| WORK REQUIRED |
Transcribe the part of the text on 1888 in film starting at "- Charles-Émile Reynaud" and ending at "paper negative film.".

|  | List of years in film |  |

= 1888 in film =

The following is an overview of the events of 1888 in film, including a list of films released and notable births.

==Events==
- George Eastman files for a patent for his photographic film.
- Thomas Edison meets with Eadweard Muybridge who proposes a scheme for sound film (27 February, West Orange, New Jersey).
- Étienne-Jules Marey starts work on his chronophotographe camera with 90 mm wide roll paper film.
- Charles-Émile Reynaud patents his Théâtre Optique which uses a kind of perforated film to create an animated show.

==Films==

Roundhay Garden Scene, believed to be the world's earliest surviving motion-picture film

- Roundhay Garden Scene, Accordion Player and Traffic Crossing Leeds Bridge, filmed by Louis Aimé Augustin Le Prince in Leeds, United Kingdom, using paper "stripping" film and paper negative film.

| PROVIDED MATERIAL |
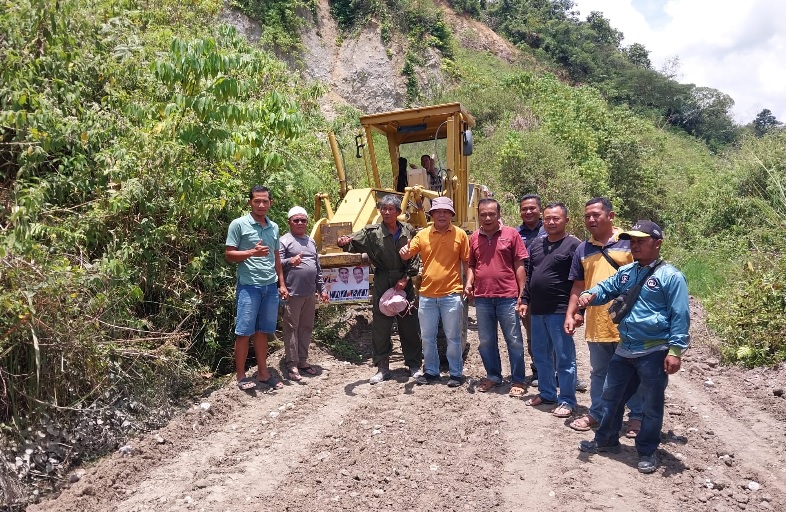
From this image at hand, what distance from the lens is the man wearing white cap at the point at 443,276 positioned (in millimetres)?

| RESULT FOR THIS TASK |
- Charles-Émile Reynaud patents his Théâtre Optique which uses a kind of perforated film to create an animated show.

==Films==

Roundhay Garden Scene, believed to be the world's earliest surviving motion-picture film

- Roundhay Garden Scene, Accordion Player and Traffic Crossing Leeds Bridge, filmed by Louis Aimé Augustin Le Prince in Leeds, United Kingdom, using paper "stripping" film and paper negative film.